» **Problem to solve**
Please output the lines shown below exactly as they appear.

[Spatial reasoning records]
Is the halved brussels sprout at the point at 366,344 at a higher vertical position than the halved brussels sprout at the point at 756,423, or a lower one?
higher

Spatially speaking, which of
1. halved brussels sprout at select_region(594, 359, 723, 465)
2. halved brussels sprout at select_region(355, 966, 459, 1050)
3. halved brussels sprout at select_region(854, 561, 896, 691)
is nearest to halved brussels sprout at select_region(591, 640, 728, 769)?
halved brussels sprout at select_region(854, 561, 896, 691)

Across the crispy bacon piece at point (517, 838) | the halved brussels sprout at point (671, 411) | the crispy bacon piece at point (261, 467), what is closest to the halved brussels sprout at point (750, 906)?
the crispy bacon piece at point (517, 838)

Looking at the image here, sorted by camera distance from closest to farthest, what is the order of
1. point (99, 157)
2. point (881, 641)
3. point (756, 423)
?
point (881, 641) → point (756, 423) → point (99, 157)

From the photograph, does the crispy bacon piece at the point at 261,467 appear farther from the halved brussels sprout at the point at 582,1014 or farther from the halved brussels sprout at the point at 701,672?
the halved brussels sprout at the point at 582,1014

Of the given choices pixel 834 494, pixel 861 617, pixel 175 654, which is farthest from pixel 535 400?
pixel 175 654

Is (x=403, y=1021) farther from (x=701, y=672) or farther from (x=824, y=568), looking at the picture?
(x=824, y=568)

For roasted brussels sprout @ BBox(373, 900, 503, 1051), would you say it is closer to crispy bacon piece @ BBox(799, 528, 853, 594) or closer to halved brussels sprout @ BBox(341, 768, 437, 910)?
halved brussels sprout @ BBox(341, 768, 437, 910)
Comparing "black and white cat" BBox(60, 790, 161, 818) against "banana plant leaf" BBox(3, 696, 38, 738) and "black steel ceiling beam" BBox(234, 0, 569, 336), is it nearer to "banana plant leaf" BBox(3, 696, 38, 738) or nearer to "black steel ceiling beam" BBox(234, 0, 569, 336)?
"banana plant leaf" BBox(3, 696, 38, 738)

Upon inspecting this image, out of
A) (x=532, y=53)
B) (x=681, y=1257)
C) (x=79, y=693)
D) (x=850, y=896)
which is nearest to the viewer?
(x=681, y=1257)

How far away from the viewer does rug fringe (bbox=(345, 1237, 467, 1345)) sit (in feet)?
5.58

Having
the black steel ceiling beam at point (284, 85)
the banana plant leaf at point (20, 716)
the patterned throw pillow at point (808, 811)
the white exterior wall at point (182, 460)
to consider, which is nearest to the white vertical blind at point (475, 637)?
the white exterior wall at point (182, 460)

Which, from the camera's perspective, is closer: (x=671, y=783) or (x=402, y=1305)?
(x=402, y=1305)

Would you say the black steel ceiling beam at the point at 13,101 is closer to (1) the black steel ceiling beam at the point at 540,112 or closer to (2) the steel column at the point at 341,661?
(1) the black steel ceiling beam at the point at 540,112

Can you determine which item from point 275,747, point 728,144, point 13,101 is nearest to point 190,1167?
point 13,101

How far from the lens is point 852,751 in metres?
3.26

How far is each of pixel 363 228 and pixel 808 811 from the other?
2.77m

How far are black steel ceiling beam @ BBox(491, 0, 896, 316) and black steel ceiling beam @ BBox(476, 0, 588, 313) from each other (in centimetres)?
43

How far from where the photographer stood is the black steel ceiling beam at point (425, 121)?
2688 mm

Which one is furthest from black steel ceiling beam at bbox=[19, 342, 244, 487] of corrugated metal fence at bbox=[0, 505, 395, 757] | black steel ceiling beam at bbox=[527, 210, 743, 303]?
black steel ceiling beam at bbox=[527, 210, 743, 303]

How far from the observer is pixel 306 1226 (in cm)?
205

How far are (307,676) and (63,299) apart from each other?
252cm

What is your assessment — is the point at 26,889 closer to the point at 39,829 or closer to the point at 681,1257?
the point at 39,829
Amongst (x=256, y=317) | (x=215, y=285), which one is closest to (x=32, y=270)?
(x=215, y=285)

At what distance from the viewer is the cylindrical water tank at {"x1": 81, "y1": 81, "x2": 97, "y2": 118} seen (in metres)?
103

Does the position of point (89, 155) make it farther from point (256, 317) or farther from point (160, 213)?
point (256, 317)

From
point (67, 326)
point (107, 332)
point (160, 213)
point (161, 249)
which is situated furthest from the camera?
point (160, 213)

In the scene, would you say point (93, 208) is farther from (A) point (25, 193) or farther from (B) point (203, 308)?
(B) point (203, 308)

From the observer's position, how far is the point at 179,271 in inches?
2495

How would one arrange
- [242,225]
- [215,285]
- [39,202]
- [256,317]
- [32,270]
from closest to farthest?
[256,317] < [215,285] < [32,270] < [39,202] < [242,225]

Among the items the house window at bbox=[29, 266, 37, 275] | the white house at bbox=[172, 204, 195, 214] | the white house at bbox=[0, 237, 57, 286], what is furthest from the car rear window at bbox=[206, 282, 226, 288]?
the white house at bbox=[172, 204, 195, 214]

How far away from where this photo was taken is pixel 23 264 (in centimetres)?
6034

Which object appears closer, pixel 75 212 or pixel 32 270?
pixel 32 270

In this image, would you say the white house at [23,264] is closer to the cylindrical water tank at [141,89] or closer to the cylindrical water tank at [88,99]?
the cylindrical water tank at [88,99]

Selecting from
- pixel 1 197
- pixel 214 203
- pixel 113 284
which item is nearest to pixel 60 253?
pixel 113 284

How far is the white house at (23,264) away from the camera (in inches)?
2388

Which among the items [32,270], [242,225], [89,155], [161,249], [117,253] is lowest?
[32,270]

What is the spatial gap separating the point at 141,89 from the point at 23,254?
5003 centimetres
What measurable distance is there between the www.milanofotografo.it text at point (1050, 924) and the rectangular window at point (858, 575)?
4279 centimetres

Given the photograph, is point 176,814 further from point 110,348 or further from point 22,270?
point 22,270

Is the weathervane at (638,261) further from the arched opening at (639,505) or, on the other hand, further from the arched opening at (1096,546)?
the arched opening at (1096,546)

» **Finished exercise**
Is the halved brussels sprout at the point at 366,344 at a higher vertical position than the halved brussels sprout at the point at 756,423, or a lower one?
higher

Spatially speaking, which of
1. halved brussels sprout at select_region(594, 359, 723, 465)
2. halved brussels sprout at select_region(355, 966, 459, 1050)
3. halved brussels sprout at select_region(854, 561, 896, 691)
is nearest to halved brussels sprout at select_region(591, 640, 728, 769)?
halved brussels sprout at select_region(854, 561, 896, 691)

Across the crispy bacon piece at point (517, 838) | the halved brussels sprout at point (671, 411) | the crispy bacon piece at point (261, 467), what is closest to the halved brussels sprout at point (750, 906)?
the crispy bacon piece at point (517, 838)

Looking at the image here, sorted by camera distance from closest to farthest, what is the order of
1. point (99, 157)
2. point (881, 641)
3. point (756, 423)
?
point (881, 641) → point (756, 423) → point (99, 157)

From the photograph, does the crispy bacon piece at the point at 261,467 appear farther from the halved brussels sprout at the point at 582,1014 or farther from the halved brussels sprout at the point at 701,672?
the halved brussels sprout at the point at 582,1014

Of the given choices pixel 834 494, pixel 861 617, pixel 175 654, which is farthest from pixel 535 400?
pixel 175 654

Is (x=403, y=1021) farther from (x=701, y=672) or farther from (x=824, y=568), looking at the picture?
(x=824, y=568)

For roasted brussels sprout @ BBox(373, 900, 503, 1051), would you say it is closer to crispy bacon piece @ BBox(799, 528, 853, 594) or closer to halved brussels sprout @ BBox(341, 768, 437, 910)?
halved brussels sprout @ BBox(341, 768, 437, 910)
Comparing "black and white cat" BBox(60, 790, 161, 818) against "banana plant leaf" BBox(3, 696, 38, 738) and "black steel ceiling beam" BBox(234, 0, 569, 336), is it nearer to "banana plant leaf" BBox(3, 696, 38, 738) or nearer to "black steel ceiling beam" BBox(234, 0, 569, 336)?
"banana plant leaf" BBox(3, 696, 38, 738)

Upon inspecting this image, out of
A) (x=532, y=53)
B) (x=681, y=1257)
C) (x=79, y=693)
D) (x=850, y=896)
which is nearest to the viewer?
(x=681, y=1257)

How far away from the viewer does rug fringe (bbox=(345, 1237, 467, 1345)) sit (in feet)?
5.58

Having
the black steel ceiling beam at point (284, 85)
the banana plant leaf at point (20, 716)
the patterned throw pillow at point (808, 811)
the white exterior wall at point (182, 460)
to consider, which is nearest to the white vertical blind at point (475, 637)?
the white exterior wall at point (182, 460)

Which, from the camera's perspective, is closer: (x=671, y=783) or (x=402, y=1305)?
(x=402, y=1305)

Would you say the black steel ceiling beam at the point at 13,101 is closer to (1) the black steel ceiling beam at the point at 540,112 or closer to (2) the steel column at the point at 341,661?
(1) the black steel ceiling beam at the point at 540,112

Can you determine which item from point 275,747, point 728,144, point 13,101 is nearest to point 190,1167?
point 13,101

How far from the lens is point 852,751 in metres?
3.26

How far is each of pixel 363 228 and pixel 808 811 from the other?
2.77m

How far are black steel ceiling beam @ BBox(491, 0, 896, 316) and black steel ceiling beam @ BBox(476, 0, 588, 313) from each other (in centimetres)?
43

How far from where the photographer stood is the black steel ceiling beam at point (425, 121)?
2688 mm

Which one is furthest from black steel ceiling beam at bbox=[19, 342, 244, 487] of corrugated metal fence at bbox=[0, 505, 395, 757] | black steel ceiling beam at bbox=[527, 210, 743, 303]?
black steel ceiling beam at bbox=[527, 210, 743, 303]

How far from the observer is pixel 306 1226 (in cm)?
205

How far are (307,676) and (63,299) apart from each other?
252cm

What is your assessment — is the point at 26,889 closer to the point at 39,829 or closer to the point at 681,1257?
the point at 39,829
Amongst (x=256, y=317) | (x=215, y=285), which one is closest to (x=32, y=270)?
(x=215, y=285)

At what distance from the viewer is the cylindrical water tank at {"x1": 81, "y1": 81, "x2": 97, "y2": 118} seen (in metres)?
103

Does the position of point (89, 155) make it farther from point (256, 317) or farther from point (160, 213)?
point (256, 317)

From
point (67, 326)
point (107, 332)
point (160, 213)
point (161, 249)
which is situated furthest from the camera?
point (160, 213)

In the scene, would you say point (93, 208) is farther from (A) point (25, 193) or farther from (B) point (203, 308)?
(B) point (203, 308)

From the observer's position, how far is the point at 179,271 in inches?
2495

How would one arrange
- [242,225]
- [215,285]
- [39,202]
- [256,317]
- [32,270]
from closest to farthest?
[256,317] < [215,285] < [32,270] < [39,202] < [242,225]

Among the items the house window at bbox=[29, 266, 37, 275] | the white house at bbox=[172, 204, 195, 214] | the white house at bbox=[0, 237, 57, 286], what is furthest from the car rear window at bbox=[206, 282, 226, 288]?
the white house at bbox=[172, 204, 195, 214]

How far away from where this photo was taken is pixel 23 264 (in centimetres)?
6034

Which object appears closer, pixel 75 212 or pixel 32 270?
pixel 32 270

In this image, would you say the white house at [23,264] is closer to the cylindrical water tank at [141,89] or closer to the cylindrical water tank at [88,99]?
the cylindrical water tank at [88,99]

Selecting from
- pixel 1 197
- pixel 214 203
- pixel 113 284
which item is nearest to pixel 60 253?
pixel 113 284

How far is the white house at (23,264) away from the camera (in inches)?
2388

Which among the items [32,270], [242,225], [89,155], [161,249], [117,253] is lowest?
[32,270]

What is the spatial gap separating the point at 141,89 from the point at 23,254?
5003 centimetres
What measurable distance is there between the www.milanofotografo.it text at point (1050, 924) and the rectangular window at point (858, 575)?
4279 centimetres

Given the photograph, is point 176,814 further from point 110,348 or further from point 22,270?
point 22,270

Is the weathervane at (638,261) further from the arched opening at (639,505) or, on the other hand, further from the arched opening at (1096,546)?
the arched opening at (1096,546)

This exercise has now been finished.